For oil markets, the immediate calculation is more straightforward. A lower risk of war or blockades around Hormuz reduces the geopolitical risk premium embedded in crude prices, easing pressure on importers from Europe to Asia. Shipping operators welcome greater clarity about which ships can move where, even if they must now adjust to a more complex security patchwork involving regional navies and Iranian commitments instead of a dominant U.S. patrol presence.

For U.S. credibility, the picture is murkier. Trump has attacked “fools” who question his toughness, while some opposition figures and hawkish commentators argue that the U.S. has traded hard‑won leverage for short‑term price relief. Iranian exiled figures, such as Reza Pahlavi, have used the moment to argue that ordinary Iranians did not sacrifice for the sake of a nuclear bargain or an open strait, but for broader political change—claims that, while politically charged, add another layer to debates over what Western engagement with Tehran should prioritize.

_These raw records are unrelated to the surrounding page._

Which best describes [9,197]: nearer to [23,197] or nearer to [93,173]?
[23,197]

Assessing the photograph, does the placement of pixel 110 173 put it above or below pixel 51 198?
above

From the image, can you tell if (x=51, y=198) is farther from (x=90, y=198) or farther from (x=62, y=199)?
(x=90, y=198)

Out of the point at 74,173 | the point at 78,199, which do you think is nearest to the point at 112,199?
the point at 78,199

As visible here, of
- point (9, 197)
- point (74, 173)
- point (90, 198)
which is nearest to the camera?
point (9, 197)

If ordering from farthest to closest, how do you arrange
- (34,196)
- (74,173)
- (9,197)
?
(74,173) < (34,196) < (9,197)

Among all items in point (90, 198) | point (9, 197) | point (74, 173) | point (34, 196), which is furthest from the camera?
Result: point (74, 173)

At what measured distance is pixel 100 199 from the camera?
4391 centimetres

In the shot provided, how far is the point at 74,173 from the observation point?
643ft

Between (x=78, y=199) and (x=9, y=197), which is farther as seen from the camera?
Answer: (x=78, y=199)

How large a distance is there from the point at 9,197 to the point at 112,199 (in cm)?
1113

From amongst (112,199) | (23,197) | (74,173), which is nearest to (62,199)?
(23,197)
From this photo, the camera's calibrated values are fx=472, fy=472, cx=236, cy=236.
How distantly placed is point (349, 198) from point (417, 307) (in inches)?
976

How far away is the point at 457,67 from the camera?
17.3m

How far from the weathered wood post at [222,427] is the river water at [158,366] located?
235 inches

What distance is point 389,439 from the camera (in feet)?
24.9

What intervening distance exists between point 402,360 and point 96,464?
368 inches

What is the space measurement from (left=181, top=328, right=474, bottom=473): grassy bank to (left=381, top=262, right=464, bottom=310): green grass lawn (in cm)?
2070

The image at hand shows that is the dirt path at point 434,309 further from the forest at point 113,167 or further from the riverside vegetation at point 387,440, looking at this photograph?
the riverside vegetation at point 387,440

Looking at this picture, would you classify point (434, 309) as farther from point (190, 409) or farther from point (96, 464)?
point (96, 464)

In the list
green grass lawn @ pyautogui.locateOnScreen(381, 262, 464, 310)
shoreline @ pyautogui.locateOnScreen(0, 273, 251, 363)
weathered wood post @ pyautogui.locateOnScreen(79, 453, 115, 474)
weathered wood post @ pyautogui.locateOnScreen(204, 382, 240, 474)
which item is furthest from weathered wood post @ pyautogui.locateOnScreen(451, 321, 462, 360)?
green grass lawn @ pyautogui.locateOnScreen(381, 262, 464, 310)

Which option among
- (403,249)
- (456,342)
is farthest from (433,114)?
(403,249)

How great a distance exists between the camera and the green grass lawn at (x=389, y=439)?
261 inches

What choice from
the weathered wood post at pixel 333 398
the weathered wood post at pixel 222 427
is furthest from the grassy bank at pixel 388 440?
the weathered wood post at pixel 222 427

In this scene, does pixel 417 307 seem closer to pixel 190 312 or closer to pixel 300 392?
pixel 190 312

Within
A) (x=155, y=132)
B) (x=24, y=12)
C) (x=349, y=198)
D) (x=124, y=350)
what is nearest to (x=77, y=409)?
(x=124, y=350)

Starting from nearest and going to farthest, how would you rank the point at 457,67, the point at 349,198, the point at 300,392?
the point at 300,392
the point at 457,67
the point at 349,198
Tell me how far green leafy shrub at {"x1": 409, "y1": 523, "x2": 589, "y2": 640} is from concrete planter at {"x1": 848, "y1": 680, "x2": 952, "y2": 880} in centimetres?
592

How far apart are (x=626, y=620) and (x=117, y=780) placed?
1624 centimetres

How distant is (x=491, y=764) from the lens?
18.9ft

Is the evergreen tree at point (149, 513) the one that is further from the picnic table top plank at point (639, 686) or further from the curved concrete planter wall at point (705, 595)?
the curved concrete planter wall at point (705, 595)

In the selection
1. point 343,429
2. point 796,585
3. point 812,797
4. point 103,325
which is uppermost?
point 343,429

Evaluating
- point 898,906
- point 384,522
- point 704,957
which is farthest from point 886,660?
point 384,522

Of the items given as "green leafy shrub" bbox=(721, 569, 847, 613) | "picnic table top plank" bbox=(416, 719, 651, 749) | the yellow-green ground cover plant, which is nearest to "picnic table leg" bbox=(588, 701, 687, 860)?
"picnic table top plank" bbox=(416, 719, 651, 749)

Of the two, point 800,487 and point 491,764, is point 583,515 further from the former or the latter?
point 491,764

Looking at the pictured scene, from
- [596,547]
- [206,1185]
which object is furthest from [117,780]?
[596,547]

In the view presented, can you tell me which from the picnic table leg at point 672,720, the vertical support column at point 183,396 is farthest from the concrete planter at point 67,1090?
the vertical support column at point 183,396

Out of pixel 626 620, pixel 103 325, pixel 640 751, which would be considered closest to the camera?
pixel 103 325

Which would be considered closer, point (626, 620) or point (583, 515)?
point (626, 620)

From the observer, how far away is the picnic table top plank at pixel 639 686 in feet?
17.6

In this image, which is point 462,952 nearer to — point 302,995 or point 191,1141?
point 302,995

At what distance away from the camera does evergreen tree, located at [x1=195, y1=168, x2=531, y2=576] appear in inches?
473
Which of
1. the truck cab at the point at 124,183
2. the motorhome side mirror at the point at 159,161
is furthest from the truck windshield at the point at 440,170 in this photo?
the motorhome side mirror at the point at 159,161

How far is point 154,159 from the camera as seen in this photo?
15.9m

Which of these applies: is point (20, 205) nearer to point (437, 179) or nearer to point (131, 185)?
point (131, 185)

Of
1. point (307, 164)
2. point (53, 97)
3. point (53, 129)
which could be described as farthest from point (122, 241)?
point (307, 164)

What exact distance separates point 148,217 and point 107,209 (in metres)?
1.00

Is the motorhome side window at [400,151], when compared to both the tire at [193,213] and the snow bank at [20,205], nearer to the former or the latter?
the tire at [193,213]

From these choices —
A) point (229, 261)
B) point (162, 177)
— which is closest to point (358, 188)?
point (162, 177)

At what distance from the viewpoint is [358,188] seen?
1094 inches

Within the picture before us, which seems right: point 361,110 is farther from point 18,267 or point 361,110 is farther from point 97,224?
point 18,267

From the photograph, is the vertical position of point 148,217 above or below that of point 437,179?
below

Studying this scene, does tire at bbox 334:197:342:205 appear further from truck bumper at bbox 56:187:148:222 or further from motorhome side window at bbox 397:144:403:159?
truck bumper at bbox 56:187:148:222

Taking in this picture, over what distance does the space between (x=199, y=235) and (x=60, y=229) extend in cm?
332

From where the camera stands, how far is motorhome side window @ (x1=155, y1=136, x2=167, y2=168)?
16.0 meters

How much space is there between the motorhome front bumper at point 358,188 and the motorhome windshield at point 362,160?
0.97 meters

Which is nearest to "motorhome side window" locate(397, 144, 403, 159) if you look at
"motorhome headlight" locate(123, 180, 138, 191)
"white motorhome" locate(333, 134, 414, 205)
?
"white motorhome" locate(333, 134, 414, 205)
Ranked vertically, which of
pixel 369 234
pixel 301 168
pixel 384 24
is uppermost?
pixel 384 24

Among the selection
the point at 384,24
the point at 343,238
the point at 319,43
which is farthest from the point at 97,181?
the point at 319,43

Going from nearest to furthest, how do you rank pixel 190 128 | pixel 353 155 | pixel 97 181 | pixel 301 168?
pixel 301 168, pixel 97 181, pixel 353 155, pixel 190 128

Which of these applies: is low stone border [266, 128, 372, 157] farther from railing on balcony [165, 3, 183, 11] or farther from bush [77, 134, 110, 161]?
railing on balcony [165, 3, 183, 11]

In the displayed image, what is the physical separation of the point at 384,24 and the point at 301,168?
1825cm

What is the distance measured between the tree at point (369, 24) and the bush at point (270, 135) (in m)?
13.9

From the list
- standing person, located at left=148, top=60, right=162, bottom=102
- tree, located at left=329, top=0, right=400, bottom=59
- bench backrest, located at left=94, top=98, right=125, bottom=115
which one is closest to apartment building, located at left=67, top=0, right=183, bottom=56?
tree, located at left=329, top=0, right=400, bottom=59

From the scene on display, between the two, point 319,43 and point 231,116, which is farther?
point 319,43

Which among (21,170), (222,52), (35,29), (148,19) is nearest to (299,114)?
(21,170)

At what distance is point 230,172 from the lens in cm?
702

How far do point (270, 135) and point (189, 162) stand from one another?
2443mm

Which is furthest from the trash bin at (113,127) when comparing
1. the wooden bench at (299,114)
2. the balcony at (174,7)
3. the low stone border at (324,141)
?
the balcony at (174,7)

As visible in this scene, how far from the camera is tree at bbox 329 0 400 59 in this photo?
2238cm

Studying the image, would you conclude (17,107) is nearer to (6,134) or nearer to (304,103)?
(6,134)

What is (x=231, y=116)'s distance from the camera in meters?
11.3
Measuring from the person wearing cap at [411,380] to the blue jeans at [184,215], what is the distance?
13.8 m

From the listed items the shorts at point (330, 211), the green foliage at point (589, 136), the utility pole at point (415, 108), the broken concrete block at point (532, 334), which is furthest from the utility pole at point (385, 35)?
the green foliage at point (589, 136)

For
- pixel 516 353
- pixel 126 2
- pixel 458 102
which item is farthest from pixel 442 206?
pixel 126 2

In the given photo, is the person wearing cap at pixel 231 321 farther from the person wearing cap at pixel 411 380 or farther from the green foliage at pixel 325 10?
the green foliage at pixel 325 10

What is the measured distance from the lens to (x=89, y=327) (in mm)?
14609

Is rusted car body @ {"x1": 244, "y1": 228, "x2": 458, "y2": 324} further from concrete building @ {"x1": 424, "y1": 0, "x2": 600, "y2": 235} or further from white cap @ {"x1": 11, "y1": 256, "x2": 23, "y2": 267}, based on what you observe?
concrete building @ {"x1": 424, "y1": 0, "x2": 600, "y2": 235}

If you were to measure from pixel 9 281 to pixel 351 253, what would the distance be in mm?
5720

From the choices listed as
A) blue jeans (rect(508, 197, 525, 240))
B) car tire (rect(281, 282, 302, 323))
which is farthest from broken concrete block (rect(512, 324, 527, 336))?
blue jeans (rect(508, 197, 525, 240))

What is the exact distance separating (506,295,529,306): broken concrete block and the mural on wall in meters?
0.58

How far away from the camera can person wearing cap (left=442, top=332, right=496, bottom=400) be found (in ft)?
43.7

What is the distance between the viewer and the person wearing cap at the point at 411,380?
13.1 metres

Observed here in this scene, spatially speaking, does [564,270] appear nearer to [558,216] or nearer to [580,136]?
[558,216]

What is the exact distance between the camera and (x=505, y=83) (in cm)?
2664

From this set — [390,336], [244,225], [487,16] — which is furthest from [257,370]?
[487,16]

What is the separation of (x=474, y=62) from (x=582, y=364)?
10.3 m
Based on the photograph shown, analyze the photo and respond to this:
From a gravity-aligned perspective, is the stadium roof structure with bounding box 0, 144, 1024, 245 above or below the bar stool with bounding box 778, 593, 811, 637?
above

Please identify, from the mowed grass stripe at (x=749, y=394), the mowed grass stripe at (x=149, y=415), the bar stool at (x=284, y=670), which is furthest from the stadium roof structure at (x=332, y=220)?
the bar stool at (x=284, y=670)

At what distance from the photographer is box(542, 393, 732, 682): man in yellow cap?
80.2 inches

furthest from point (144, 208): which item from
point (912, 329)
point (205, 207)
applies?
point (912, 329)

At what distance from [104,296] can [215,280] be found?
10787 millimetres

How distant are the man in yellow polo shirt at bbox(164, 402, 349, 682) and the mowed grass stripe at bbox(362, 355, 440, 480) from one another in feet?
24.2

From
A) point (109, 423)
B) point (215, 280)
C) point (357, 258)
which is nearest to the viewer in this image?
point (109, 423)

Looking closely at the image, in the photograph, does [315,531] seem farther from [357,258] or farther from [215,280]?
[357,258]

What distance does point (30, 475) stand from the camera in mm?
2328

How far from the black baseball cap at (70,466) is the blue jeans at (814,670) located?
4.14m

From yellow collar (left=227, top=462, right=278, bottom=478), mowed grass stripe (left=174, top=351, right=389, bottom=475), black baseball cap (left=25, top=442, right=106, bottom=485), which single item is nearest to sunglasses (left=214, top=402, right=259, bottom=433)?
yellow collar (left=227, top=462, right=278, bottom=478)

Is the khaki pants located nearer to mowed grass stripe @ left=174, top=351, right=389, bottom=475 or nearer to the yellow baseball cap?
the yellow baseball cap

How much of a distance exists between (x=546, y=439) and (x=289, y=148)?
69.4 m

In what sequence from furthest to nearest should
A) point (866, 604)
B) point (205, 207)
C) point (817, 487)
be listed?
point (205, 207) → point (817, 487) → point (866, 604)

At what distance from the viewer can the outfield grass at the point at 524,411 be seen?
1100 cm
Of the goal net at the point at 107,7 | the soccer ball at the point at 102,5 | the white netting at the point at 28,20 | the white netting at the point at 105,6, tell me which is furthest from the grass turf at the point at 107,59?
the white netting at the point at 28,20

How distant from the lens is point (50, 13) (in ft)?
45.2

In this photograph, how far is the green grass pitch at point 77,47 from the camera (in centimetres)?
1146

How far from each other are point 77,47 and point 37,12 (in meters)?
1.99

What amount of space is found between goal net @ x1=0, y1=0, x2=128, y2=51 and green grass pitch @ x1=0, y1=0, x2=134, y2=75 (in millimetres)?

The shareable insight for policymakers is that in chokepoint diplomacy, the metric of success depends on where you sit: for traders, a dollar off crude is a victory; for military planners, fewer ships in the Gulf may feel like retreat rather than risk reduction.

The signals to watch in the coming weeks will be whether oil’s slide holds as tankers test the new regime, whether any harassment incidents or misunderstandings occur in the absence of a strong U.S. naval presence inside the Gulf, and how domestic political pressure shapes Trump’s rhetoric and negotiating posture in any follow‑on talks with Tehran. A sudden spike in insurance premiums or a single high‑profile shipping incident could quickly erase the market gains and reignite calls for a harder line.